* **Brief**
Reproduce each line of the data below as a numbered list, omitting blank lines and leaving out the pictures.

Start of Data supplied

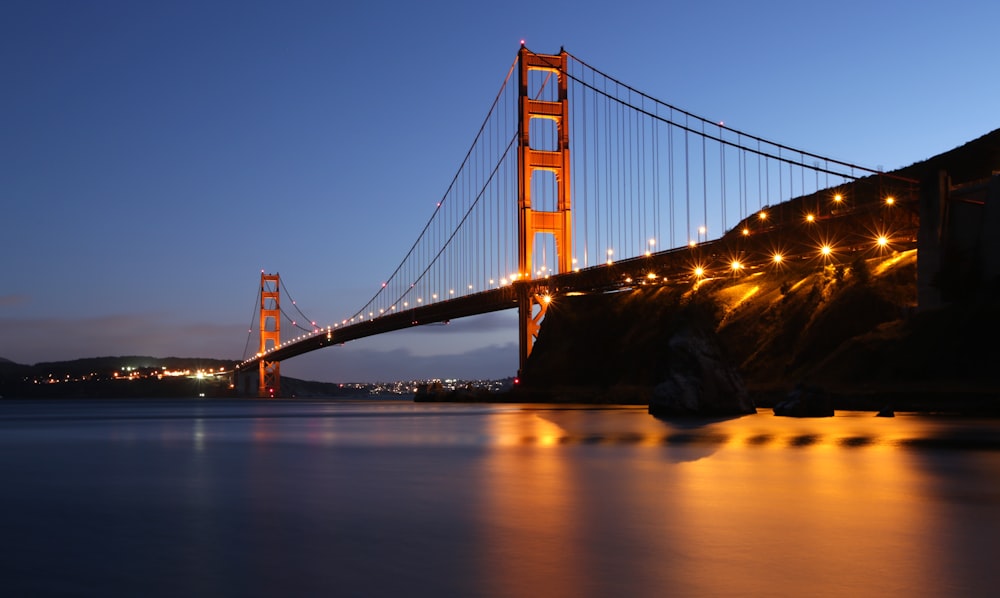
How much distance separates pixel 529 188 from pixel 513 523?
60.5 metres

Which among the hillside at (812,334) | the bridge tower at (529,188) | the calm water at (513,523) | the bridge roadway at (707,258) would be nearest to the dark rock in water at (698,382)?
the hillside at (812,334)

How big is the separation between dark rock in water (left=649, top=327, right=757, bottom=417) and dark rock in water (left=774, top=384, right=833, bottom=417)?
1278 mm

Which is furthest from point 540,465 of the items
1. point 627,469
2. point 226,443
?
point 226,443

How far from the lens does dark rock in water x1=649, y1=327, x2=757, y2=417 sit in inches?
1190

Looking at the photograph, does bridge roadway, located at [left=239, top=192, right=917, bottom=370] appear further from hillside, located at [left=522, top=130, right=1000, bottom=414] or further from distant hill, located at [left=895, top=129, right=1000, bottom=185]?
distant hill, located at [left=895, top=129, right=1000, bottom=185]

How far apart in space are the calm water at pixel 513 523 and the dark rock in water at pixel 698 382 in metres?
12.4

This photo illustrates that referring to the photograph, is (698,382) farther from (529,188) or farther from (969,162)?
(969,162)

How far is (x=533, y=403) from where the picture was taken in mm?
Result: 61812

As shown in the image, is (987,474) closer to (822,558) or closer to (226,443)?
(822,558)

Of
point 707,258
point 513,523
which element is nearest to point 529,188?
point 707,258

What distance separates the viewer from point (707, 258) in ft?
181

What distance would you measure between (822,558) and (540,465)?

End of Data supplied

* **Exercise result**
1. How much distance separates pixel 529 188 from pixel 513 523?
2. 60.5 metres
3. Which among the hillside at (812,334) | the bridge tower at (529,188) | the calm water at (513,523) | the bridge roadway at (707,258) would be nearest to the dark rock in water at (698,382)?
4. the hillside at (812,334)
5. How big is the separation between dark rock in water (left=649, top=327, right=757, bottom=417) and dark rock in water (left=774, top=384, right=833, bottom=417)?
6. 1278 mm
7. Which is furthest from point 540,465 of the items
8. 1. point 627,469
9. 2. point 226,443
10. ?
11. point 226,443
12. How far from the lens does dark rock in water x1=649, y1=327, x2=757, y2=417 sit in inches?
13. 1190
14. Looking at the photograph, does bridge roadway, located at [left=239, top=192, right=917, bottom=370] appear further from hillside, located at [left=522, top=130, right=1000, bottom=414] or further from distant hill, located at [left=895, top=129, right=1000, bottom=185]?
15. distant hill, located at [left=895, top=129, right=1000, bottom=185]
16. How far apart in space are the calm water at pixel 513 523 and the dark rock in water at pixel 698 382 in metres?
17. 12.4
18. This photo illustrates that referring to the photograph, is (698,382) farther from (529,188) or farther from (969,162)?
19. (969,162)
20. How far is (x=533, y=403) from where the picture was taken in mm?
21. Result: 61812
22. As shown in the image, is (987,474) closer to (822,558) or closer to (226,443)?
23. (822,558)
24. Of
25. point 707,258
26. point 513,523
27. which element is nearest to point 529,188?
28. point 707,258
29. What distance separates the viewer from point (707, 258) in ft?
30. 181
31. What distance would you measure between (822,558) and (540,465)?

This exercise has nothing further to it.